ICW adalah lembaga nirlaba yang terdiri dari sekumpulan orang yang memiliki komitmen untuk memberantas korupsi melalui usaha-usaha pemberdayaan rakyat untuk terlibat/berpartisipasi aktif melakukan perlawanan terhadap praktik korupsi

3. Salah Satu Contoh Korupsi !
Kasus Korupsi Bank Century 

Dalam laporan BPK ketika itu menunjukkan beberapa pelanggaran yang dilakukan Bank Century sebelum diambil alih. BPK mengungkap sembilan temuan pelanggaran yang terjadi. Bank Indonesia (BI) saat itu dipimpin oleh Boediono–sekarang wapres–dianggap tidak tegas pada pelanggaran Bank Century yang terjadi dalam kurun waktu 2005-2008.
BI, diduga mengubah persyaratan CAR. Dengan maksud, Bank Century bisa mendapatkan Fasilitas Pendanaan Jangka Pendek (FPJP). Kemudian, soal keputusan Komite Stabilitas Sistem Keuangan (KKSK)–saat itu diketuai Menkeu Sri Mulyani–dalam menangani Bank Century, tidak didasari data yang lengkap. Pada saat penyerahan Bank Century, 21 November 2008, belum dibentuk berdasar UU.

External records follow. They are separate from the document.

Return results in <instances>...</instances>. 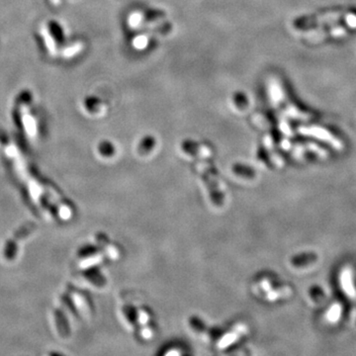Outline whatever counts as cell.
<instances>
[{
  "label": "cell",
  "mask_w": 356,
  "mask_h": 356,
  "mask_svg": "<svg viewBox=\"0 0 356 356\" xmlns=\"http://www.w3.org/2000/svg\"><path fill=\"white\" fill-rule=\"evenodd\" d=\"M346 28L342 26L333 27L328 30H317V31H310L305 34V38L313 43H319L328 38H342L347 35Z\"/></svg>",
  "instance_id": "cell-2"
},
{
  "label": "cell",
  "mask_w": 356,
  "mask_h": 356,
  "mask_svg": "<svg viewBox=\"0 0 356 356\" xmlns=\"http://www.w3.org/2000/svg\"><path fill=\"white\" fill-rule=\"evenodd\" d=\"M344 14L342 12H330L322 14L319 16H317L315 18H308V19H302L300 22H302L304 25H314V24H329V23H335L339 21L340 19L344 18Z\"/></svg>",
  "instance_id": "cell-3"
},
{
  "label": "cell",
  "mask_w": 356,
  "mask_h": 356,
  "mask_svg": "<svg viewBox=\"0 0 356 356\" xmlns=\"http://www.w3.org/2000/svg\"><path fill=\"white\" fill-rule=\"evenodd\" d=\"M100 242L104 245V249L106 251V254L110 258H113V260H117V258L120 255V249L115 244H113L112 243L111 244L108 243L105 239H100Z\"/></svg>",
  "instance_id": "cell-4"
},
{
  "label": "cell",
  "mask_w": 356,
  "mask_h": 356,
  "mask_svg": "<svg viewBox=\"0 0 356 356\" xmlns=\"http://www.w3.org/2000/svg\"><path fill=\"white\" fill-rule=\"evenodd\" d=\"M300 132L302 134H304L305 136H310L317 140L326 142L327 144H329L330 146H332L334 149H336L337 150H339L343 148L342 143L337 137H335L332 133H330L327 129H323L319 126L304 127V128L300 129Z\"/></svg>",
  "instance_id": "cell-1"
},
{
  "label": "cell",
  "mask_w": 356,
  "mask_h": 356,
  "mask_svg": "<svg viewBox=\"0 0 356 356\" xmlns=\"http://www.w3.org/2000/svg\"><path fill=\"white\" fill-rule=\"evenodd\" d=\"M343 20L346 25L351 29H356V14L354 13H345Z\"/></svg>",
  "instance_id": "cell-5"
}]
</instances>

Lembaga Penjamin Simpanan (LPS) juga diduga melakukan rekayasa peraturan agar Bank Century mendapat tambahan dana. Beberapa hal kemudian terungkap pula, saat Bank Century dalam pengawasan khusus, ada penarikan dana sebesar Rp 938 miliar yang tentu saja, menurut BPK, melanggar peraturan BI. Pendek kata, terungkap beberapa praktik perbankan yang tidak sehat.